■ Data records
***
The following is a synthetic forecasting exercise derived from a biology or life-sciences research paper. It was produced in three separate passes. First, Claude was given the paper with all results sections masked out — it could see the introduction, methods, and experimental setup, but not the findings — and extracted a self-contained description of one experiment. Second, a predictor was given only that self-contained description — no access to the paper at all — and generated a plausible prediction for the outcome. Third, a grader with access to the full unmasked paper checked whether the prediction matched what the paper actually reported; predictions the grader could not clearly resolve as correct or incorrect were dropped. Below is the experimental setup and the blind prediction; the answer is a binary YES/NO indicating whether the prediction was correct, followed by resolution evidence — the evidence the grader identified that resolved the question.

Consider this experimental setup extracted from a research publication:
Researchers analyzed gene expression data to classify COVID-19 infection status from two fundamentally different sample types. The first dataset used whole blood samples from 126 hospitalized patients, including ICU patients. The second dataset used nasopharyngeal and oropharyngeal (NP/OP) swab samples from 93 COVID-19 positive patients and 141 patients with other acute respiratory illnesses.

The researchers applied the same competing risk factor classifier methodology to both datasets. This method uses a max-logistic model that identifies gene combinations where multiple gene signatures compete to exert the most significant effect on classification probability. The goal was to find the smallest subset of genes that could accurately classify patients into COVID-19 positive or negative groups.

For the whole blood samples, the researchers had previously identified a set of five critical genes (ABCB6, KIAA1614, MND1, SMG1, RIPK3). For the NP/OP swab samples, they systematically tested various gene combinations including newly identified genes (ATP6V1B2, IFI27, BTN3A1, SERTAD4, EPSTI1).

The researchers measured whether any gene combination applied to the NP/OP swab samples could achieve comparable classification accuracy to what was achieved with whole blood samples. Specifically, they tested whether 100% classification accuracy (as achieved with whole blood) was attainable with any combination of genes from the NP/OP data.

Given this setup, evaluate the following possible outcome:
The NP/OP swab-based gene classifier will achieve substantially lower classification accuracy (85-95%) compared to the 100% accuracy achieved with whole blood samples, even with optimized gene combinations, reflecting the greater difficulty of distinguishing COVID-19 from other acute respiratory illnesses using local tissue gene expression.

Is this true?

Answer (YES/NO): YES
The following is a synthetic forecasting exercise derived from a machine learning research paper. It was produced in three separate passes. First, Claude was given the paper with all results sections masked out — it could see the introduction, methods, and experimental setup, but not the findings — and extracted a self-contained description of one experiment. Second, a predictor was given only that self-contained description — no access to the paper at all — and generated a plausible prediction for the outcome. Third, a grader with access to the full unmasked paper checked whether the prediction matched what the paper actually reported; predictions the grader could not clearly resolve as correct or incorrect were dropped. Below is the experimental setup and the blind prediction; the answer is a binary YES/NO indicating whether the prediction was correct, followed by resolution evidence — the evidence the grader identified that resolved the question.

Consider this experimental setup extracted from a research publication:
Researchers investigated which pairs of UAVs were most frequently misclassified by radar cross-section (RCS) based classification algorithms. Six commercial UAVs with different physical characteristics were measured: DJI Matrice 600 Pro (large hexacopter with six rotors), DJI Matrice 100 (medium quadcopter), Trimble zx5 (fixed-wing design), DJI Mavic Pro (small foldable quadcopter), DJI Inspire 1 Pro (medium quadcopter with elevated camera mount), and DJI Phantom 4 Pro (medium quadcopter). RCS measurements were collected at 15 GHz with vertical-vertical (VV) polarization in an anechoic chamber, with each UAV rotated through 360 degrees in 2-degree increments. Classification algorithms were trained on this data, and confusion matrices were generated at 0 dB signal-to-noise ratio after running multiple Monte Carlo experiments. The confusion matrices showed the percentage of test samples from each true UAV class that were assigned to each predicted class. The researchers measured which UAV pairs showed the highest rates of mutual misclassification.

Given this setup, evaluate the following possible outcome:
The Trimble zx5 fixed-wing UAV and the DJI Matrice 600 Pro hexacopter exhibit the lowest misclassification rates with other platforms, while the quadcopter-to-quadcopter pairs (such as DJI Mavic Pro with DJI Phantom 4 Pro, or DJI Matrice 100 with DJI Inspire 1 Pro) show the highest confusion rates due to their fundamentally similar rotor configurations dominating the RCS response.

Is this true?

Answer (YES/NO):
***
■ What the exercise asks
Each record above should be set down again in its exact wording.

■ Final answer
The following is a synthetic forecasting exercise derived from a biology or life-sciences research paper. It was produced in three separate passes. First, Claude was given the paper with all results sections masked out — it could see the introduction, methods, and experimental setup, but not the findings — and extracted a self-contained description of one experiment. Second, a predictor was given only that self-contained description — no access to the paper at all — and generated a plausible prediction for the outcome. Third, a grader with access to the full unmasked paper checked whether the prediction matched what the paper actually reported; predictions the grader could not clearly resolve as correct or incorrect were dropped. Below is the experimental setup and the blind prediction; the answer is a binary YES/NO indicating whether the prediction was correct, followed by resolution evidence — the evidence the grader identified that resolved the question.

Consider this experimental setup extracted from a research publication:
Researchers analyzed gene expression data to classify COVID-19 infection status from two fundamentally different sample types. The first dataset used whole blood samples from 126 hospitalized patients, including ICU patients. The second dataset used nasopharyngeal and oropharyngeal (NP/OP) swab samples from 93 COVID-19 positive patients and 141 patients with other acute respiratory illnesses.

The researchers applied the same competing risk factor classifier methodology to both datasets. This method uses a max-logistic model that identifies gene combinations where multiple gene signatures compete to exert the most significant effect on classification probability. The goal was to find the smallest subset of genes that could accurately classify patients into COVID-19 positive or negative groups.

For the whole blood samples, the researchers had previously identified a set of five critical genes (ABCB6, KIAA1614, MND1, SMG1, RIPK3). For the NP/OP swab samples, they systematically tested various gene combinations including newly identified genes (ATP6V1B2, IFI27, BTN3A1, SERTAD4, EPSTI1).

The researchers measured whether any gene combination applied to the NP/OP swab samples could achieve comparable classification accuracy to what was achieved with whole blood samples. Specifically, they tested whether 100% classification accuracy (as achieved with whole blood) was attainable with any combination of genes from the NP/OP data.

Given this setup, evaluate the following possible outcome:
The NP/OP swab-based gene classifier will achieve substantially lower classification accuracy (85-95%) compared to the 100% accuracy achieved with whole blood samples, even with optimized gene combinations, reflecting the greater difficulty of distinguishing COVID-19 from other acute respiratory illnesses using local tissue gene expression.

Is this true?

Answer (YES/NO): YES
The following is a synthetic forecasting exercise derived from a machine learning research paper. It was produced in three separate passes. First, Claude was given the paper with all results sections masked out — it could see the introduction, methods, and experimental setup, but not the findings — and extracted a self-contained description of one experiment. Second, a predictor was given only that self-contained description — no access to the paper at all — and generated a plausible prediction for the outcome. Third, a grader with access to the full unmasked paper checked whether the prediction matched what the paper actually reported; predictions the grader could not clearly resolve as correct or incorrect were dropped. Below is the experimental setup and the blind prediction; the answer is a binary YES/NO indicating whether the prediction was correct, followed by resolution evidence — the evidence the grader identified that resolved the question.

Consider this experimental setup extracted from a research publication:
Researchers investigated which pairs of UAVs were most frequently misclassified by radar cross-section (RCS) based classification algorithms. Six commercial UAVs with different physical characteristics were measured: DJI Matrice 600 Pro (large hexacopter with six rotors), DJI Matrice 100 (medium quadcopter), Trimble zx5 (fixed-wing design), DJI Mavic Pro (small foldable quadcopter), DJI Inspire 1 Pro (medium quadcopter with elevated camera mount), and DJI Phantom 4 Pro (medium quadcopter). RCS measurements were collected at 15 GHz with vertical-vertical (VV) polarization in an anechoic chamber, with each UAV rotated through 360 degrees in 2-degree increments. Classification algorithms were trained on this data, and confusion matrices were generated at 0 dB signal-to-noise ratio after running multiple Monte Carlo experiments. The confusion matrices showed the percentage of test samples from each true UAV class that were assigned to each predicted class. The researchers measured which UAV pairs showed the highest rates of mutual misclassification.

Given this setup, evaluate the following possible outcome:
The Trimble zx5 fixed-wing UAV and the DJI Matrice 600 Pro hexacopter exhibit the lowest misclassification rates with other platforms, while the quadcopter-to-quadcopter pairs (such as DJI Mavic Pro with DJI Phantom 4 Pro, or DJI Matrice 100 with DJI Inspire 1 Pro) show the highest confusion rates due to their fundamentally similar rotor configurations dominating the RCS response.

Is this true?

Answer (YES/NO):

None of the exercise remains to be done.